About this exercise » Can you pick up the passage on the protumor function of B cells and plasma cells after its last sentence and continue it?

##### Text block

Protumor function of B cells and PCs

B cells, on the other hand, are also crucial mediators of tumor development. Indeed, high B cell and PC levels have been related to progression in bladder cancer, a higher relapse rate of prostate carcinoma after prostatectomy, and worse survival in renal cell and ovarian carcinoma [3]. Immune complexes formed by tumor-specific antibodies are associated with a poor outcome by inducing chronic inflammation, tissue remodeling, and angiogenesis with the activation of myeloid cells [3]. Furthermore, B cells increase angiogenesis by activating STAT3 pathways and promoting tumor growth [3]. The protumor impact of B cells is largely associated with the presence of Bregs. These cells are characterized by the production of suppressive cytokines, such as IL-10, IL-35 and tumor growth factor (TGF)-β, and inhibitory ligands, such as PD-L1 [4]. Consequently, Bregs may lead to cancer progression by inhibiting helper and cytotoxic T cells to eradicate tumors, and by converting CD4+ T cells into Tregs [2-4].

##########
##### Entries shown

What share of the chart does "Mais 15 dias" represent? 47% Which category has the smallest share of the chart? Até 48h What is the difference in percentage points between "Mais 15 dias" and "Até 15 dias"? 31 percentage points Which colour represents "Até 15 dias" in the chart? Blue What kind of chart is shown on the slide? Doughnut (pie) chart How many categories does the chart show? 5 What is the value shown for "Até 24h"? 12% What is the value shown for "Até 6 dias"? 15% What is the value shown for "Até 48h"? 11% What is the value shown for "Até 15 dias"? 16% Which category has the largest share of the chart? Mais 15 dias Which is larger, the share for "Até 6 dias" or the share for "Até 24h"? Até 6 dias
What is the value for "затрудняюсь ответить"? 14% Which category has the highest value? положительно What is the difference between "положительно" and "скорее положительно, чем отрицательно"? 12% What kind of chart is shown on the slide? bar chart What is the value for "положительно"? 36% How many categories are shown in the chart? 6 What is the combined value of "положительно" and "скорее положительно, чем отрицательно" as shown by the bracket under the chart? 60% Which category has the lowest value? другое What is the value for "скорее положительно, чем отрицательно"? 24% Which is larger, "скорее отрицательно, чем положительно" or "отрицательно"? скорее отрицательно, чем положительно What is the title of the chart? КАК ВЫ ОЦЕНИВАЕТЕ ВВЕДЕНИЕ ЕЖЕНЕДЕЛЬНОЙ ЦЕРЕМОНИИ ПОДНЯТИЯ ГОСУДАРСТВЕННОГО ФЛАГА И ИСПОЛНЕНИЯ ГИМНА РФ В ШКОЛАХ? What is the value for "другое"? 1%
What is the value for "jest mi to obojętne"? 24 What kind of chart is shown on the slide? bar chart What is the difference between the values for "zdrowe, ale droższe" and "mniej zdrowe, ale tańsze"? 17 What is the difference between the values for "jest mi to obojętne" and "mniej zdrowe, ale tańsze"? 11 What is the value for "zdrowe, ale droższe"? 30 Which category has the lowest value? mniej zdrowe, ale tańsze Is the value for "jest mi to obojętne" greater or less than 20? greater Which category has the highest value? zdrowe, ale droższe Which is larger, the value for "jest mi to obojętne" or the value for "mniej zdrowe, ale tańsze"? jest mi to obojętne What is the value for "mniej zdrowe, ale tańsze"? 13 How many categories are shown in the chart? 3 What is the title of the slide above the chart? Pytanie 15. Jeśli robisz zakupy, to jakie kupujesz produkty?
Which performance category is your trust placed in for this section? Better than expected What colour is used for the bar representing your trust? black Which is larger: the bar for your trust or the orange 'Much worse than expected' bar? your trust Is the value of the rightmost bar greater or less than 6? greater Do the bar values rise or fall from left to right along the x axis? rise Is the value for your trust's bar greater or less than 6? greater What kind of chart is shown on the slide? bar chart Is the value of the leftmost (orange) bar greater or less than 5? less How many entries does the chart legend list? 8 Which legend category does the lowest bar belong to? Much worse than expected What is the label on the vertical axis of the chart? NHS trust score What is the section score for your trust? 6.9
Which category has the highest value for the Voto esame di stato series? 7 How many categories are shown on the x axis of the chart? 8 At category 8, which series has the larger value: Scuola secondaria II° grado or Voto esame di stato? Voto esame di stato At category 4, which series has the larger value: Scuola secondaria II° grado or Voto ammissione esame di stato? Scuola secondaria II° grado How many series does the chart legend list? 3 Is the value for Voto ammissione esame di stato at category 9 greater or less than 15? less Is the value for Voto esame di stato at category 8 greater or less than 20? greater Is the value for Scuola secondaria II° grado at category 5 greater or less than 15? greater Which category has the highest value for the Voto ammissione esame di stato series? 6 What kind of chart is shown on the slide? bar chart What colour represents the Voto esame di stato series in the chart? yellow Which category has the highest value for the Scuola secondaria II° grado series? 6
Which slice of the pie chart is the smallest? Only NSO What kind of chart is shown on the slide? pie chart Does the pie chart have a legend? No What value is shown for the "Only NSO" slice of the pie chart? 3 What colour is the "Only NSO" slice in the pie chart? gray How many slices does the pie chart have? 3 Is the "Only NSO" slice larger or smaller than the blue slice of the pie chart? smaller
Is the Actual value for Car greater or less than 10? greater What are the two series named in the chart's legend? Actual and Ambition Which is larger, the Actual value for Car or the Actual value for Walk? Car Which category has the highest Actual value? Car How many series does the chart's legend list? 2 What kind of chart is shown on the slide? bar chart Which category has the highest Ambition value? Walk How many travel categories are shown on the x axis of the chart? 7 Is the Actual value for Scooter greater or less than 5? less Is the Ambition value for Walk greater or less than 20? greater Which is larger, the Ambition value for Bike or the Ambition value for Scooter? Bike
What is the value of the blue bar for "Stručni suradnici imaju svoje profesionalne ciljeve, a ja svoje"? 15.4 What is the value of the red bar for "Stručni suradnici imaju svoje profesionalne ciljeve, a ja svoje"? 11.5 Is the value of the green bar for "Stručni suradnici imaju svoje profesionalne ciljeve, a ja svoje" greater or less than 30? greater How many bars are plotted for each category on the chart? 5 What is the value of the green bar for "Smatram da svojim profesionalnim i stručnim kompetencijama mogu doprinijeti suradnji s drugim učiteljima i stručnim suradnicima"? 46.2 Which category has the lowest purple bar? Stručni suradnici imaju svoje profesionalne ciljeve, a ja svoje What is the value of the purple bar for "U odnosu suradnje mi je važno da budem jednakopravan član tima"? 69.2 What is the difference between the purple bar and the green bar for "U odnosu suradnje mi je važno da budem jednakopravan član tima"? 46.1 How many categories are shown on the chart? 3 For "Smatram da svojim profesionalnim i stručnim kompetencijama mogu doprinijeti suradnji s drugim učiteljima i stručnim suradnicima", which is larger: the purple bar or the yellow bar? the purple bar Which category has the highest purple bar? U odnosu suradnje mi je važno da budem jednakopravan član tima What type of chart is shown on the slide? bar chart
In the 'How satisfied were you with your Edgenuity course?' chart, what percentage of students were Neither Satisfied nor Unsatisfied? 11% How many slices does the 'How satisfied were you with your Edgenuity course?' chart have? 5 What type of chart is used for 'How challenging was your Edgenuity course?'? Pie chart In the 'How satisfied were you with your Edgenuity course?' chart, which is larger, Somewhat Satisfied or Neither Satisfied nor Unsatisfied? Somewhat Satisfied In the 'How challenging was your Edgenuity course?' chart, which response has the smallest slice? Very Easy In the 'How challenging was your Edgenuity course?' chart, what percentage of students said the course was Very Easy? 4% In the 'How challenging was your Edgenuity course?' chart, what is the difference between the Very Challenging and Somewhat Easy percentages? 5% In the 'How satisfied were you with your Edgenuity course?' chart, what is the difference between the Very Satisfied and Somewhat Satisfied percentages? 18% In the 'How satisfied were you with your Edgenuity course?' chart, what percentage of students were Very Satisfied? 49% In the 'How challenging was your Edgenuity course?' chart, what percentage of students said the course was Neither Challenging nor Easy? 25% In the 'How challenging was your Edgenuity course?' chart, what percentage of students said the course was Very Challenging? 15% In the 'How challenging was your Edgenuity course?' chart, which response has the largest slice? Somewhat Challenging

##########

Response to the task »
Methods

Search strategy

We conducted a literature search of articles in the PubMed/Medline electronic database related to the function and prognostic effect of TIL-Bs and PCs in digestive tract carcinomas, covering a period from January 2000 to September 2023. In addition, the reference lists of retrieved articles were checked manually for related articles. We explored the literature for studies involving any type of the B lineage, including naïve B cells, memory B cells, plasmablasts and PCs. Additionally, we used the key words “B cells”, “B lymphocytes”, “plasma cells”, “gastrointestinal cancer”, “digestive tract tumors”, “digestive tract carcinomas”, “gastrointestinal tumors”, “gastrointestinal carcinoma”, “esophageal carcinoma”, “gastric carcinoma”, “pancreatic carcinoma”, “colorectal carcinoma”, “liver cancer”, “hepatocellular carcinoma”, “cholangiocarcinoma” and “prognosis”. The search terms were combined with the Boolean operators AND/OR. The key words were used in all possible combinations to obtain the maximal number of articles. All articles selected for inclusion were critically evaluated.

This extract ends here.